Hannan refers to the strange emails that Dr. V sent him, clearly terrified that his reporting would disclose the details of her private life. In her final email, Dr V accused Hannan of “deportment … reminiscent to schoolyard bullies, his sole intention is to injure or bring harm to me.”
A reporter can be so in love with the journey, the thrill of discovery, that he loses sight of what he’s doing. Perhaps Hannan was on his own and did not have an editor to confide in. One would have hoped that the emails Dr. V was sending him and her strange behavior and demands would have sent a clear signal that this odyssey was a dangerous one. An editor with some sense could have pulled the story, the preferred option, or at least helped the writer reframe it.
In the story, Hannan speculated about whether the putter improved performance or whether Dr. V’s sales pitch had been so persuasive people played better because they had more confidence. That would have been a great direction for the piece: Include the fact that the inventor had misrepresented her credentials, but then find experts who could actually judge whether her design worked.
Talking to designers, ergonomics experts and physicists might have given Grantland’s readers some solid answers, but Hannan apparently didn’t pursue this angle. If the story had focused less on the inventor, and more on the invention, the story may have helped golfers much more than his relentless investigation into Dr. V’s background.
As a journalist, I would have been willing to offer Dr V the assurance that my reporting would examine her resume, but not her private life. Whether such assurances would have changed what happened, no one will ever know. Nor can we know for certain what pushed Dr. V over the edge. But Dr. V did, indeed, commit suicide last October.

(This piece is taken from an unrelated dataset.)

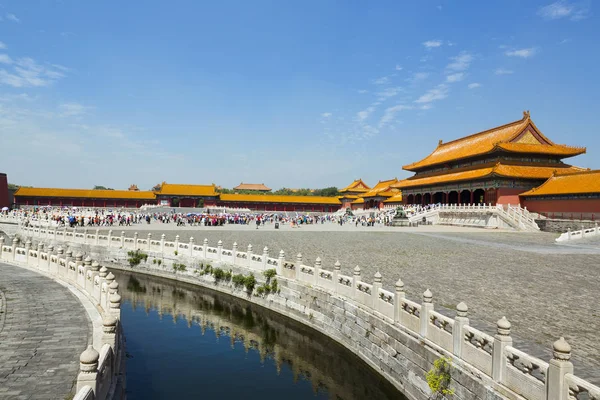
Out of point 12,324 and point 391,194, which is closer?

If one of the subjects of my story killed herself while I was working on it, I might well have abandoned the project if it was a feature that was entertaining but had no pressing social value. And yet three months later, Hannan and Grantland posted the story. Indeed, the suicide was a pivotal part of the narrative, giving an unexpected twist to the reporter’s odyssey, adding drama to the piece, which received more than 6,500 “likes” before thousands of others heard about the story and weighed in with sharp criticism.
To his credit, Grantland editor Bill Simmons posted a lengthy apology. He kept saying that Hannan and the editors should have known more about transgender individuals. He contended that his team of reporters and editors lacked the sophistication to recognize the implications of their reporting.
I just don’t buy that. It should have been obvious to any sentient member of the human race that this subject desperately did not want any publicity about her transgender status, which was her right. It should have been clear that the subject of this story was emotionally vulnerable. These journalists should have been mindful that subjects who are deceased have families that also could suffer from this publicity.
Nor was I impressed by NPR’s anemic critique of the story, which began by saying that this bit of long-form journalism initially won “wide acclaim online.” What really bothered me was All Things Considered host Robert Siegel, who opted to play the devil’s advocate and speculated whether Dr. V. had essentially asked for it, by lying about her credentials, presumably to sell her putter, implying that her misconduct gave a reporter license to report anything he found out. Dr. V wasn’t a public official, or a traitor to her country. She had not been arrested. She had a right to keep this aspect of her life confidential.
And the praiseworthy tweet from The New York Times’ David Carr notwithstanding, I just didn’t think the piece was that exceptional. Certainly not worth months of investigative work and a human life. But then, I don’t play golf.